● **TASKS AND EXERCISES**:
A. Answer these questions from the sigmoid notebook excerpt, one line each:
(i) Is the `@trackable_function` decorator part of PyTorch, and why is it added?
(ii) What does the `forward` method save with `ctx.save_for_backward`?
(iii) What expression does the `backward` method use to compute `grad_input`?
B. Extend the sigmoid notebook excerpt, picking up after its last line.

● **PROVIDED PASSAGE**:
______

Finally, we decorate the class itself with `@trackable_function`. This decorator is not part of PyTorch: we are adding it so that our new function can be visualized. We also name it using `"name = $\sigma$"` so that its name in the visualization is $\sigma$ and not `sigmoid`.



In [None]:
@trackable_function
class Sigmoid(torch.autograd.Function):
    name = "$\sigma$"
    
    @staticmethod
    def forward(ctx, x):
        y = 1 / (1 + torch.exp(-x))
        ctx.save_for_backward(y)
        return y

    @staticmethod
    def backward(ctx, grad_output):
        y, = ctx.saved_tensors
        grad_input = y * (1 - y) * grad_output
        return grad_input

sigmoid = Sigmoid.apply

In [None]:
def func_sigmoid(x):
    y = sigmoid(x)

______

● **DATA EXCERPTS**:
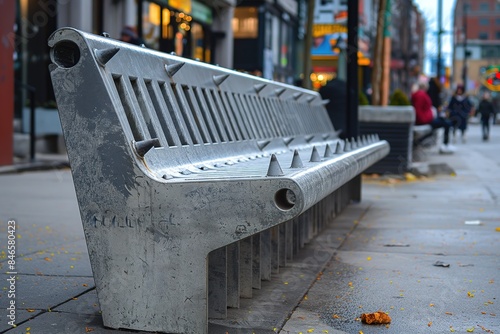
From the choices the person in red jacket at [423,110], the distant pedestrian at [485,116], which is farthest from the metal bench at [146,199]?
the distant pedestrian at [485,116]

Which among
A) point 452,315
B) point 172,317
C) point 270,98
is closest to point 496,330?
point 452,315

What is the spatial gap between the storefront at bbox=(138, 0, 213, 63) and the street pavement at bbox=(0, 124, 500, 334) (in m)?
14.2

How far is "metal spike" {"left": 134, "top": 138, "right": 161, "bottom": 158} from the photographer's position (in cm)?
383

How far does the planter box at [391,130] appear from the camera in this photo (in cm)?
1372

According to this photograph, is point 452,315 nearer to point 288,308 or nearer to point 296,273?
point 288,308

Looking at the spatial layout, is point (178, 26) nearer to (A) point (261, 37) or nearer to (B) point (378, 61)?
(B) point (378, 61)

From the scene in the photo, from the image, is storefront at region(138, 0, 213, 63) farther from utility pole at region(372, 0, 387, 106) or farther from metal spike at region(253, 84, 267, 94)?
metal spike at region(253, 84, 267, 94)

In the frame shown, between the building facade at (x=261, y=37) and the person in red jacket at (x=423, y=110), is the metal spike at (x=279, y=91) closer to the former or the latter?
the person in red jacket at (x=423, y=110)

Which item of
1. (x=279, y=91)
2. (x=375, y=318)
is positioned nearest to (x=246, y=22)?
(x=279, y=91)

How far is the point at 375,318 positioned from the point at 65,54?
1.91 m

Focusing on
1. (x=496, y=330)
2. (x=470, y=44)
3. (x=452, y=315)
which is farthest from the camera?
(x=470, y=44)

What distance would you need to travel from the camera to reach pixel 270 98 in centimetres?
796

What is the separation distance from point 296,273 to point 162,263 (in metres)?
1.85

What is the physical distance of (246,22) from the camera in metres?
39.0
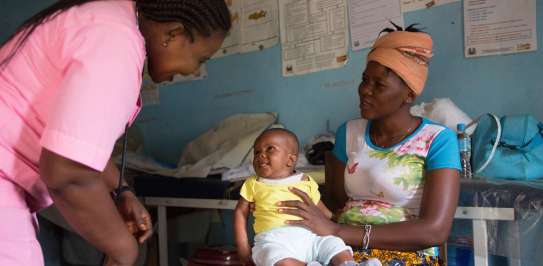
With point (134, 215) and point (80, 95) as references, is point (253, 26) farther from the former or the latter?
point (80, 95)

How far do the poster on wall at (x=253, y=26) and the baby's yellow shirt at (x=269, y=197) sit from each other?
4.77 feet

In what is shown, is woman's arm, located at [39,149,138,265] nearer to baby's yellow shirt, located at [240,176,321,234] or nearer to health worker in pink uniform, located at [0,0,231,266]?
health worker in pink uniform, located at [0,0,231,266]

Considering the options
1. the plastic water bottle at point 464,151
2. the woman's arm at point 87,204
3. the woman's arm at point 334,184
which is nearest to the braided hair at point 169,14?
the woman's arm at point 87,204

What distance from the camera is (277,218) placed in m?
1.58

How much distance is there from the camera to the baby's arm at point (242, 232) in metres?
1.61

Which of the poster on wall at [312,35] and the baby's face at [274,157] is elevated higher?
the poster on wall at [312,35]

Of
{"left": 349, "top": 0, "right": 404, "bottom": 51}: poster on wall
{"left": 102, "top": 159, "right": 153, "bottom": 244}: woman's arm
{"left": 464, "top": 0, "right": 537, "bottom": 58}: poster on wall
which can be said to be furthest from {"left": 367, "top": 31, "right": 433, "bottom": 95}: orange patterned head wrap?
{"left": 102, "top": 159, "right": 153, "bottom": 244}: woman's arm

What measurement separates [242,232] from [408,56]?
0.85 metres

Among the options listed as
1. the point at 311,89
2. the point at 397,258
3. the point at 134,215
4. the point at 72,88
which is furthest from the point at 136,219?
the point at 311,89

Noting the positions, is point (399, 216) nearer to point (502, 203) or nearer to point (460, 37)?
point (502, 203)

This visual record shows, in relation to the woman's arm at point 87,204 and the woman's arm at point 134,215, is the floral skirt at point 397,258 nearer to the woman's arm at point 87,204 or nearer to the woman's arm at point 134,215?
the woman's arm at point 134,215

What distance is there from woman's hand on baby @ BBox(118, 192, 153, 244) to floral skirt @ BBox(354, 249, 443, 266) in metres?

______

● **RESPONSES IN ORDER**:
A.
(i) No. It is added so that the new function can be visualized.
(ii) It saves `y`, the computed sigmoid output.
(iii) `y * (1 - y) * grad_output`

B.
    return y

In [None]:
graph = TorchGraph(func_sigmoid, [2])
graph.plot()

---
### Task 1: Run Autodiff on a Function

**Run autodiff on the following function:** 
$$
y = a \sin(bx) + c
$$

**at** 
$$
a=5, b=4, c=7, x=2.
$$
**What is the gradient w.r.t. $x$?** 

---


In [None]:
def func(x, a, b, c):
    
    
    # ---
    
    
plt.figure(figsize=(10, 6))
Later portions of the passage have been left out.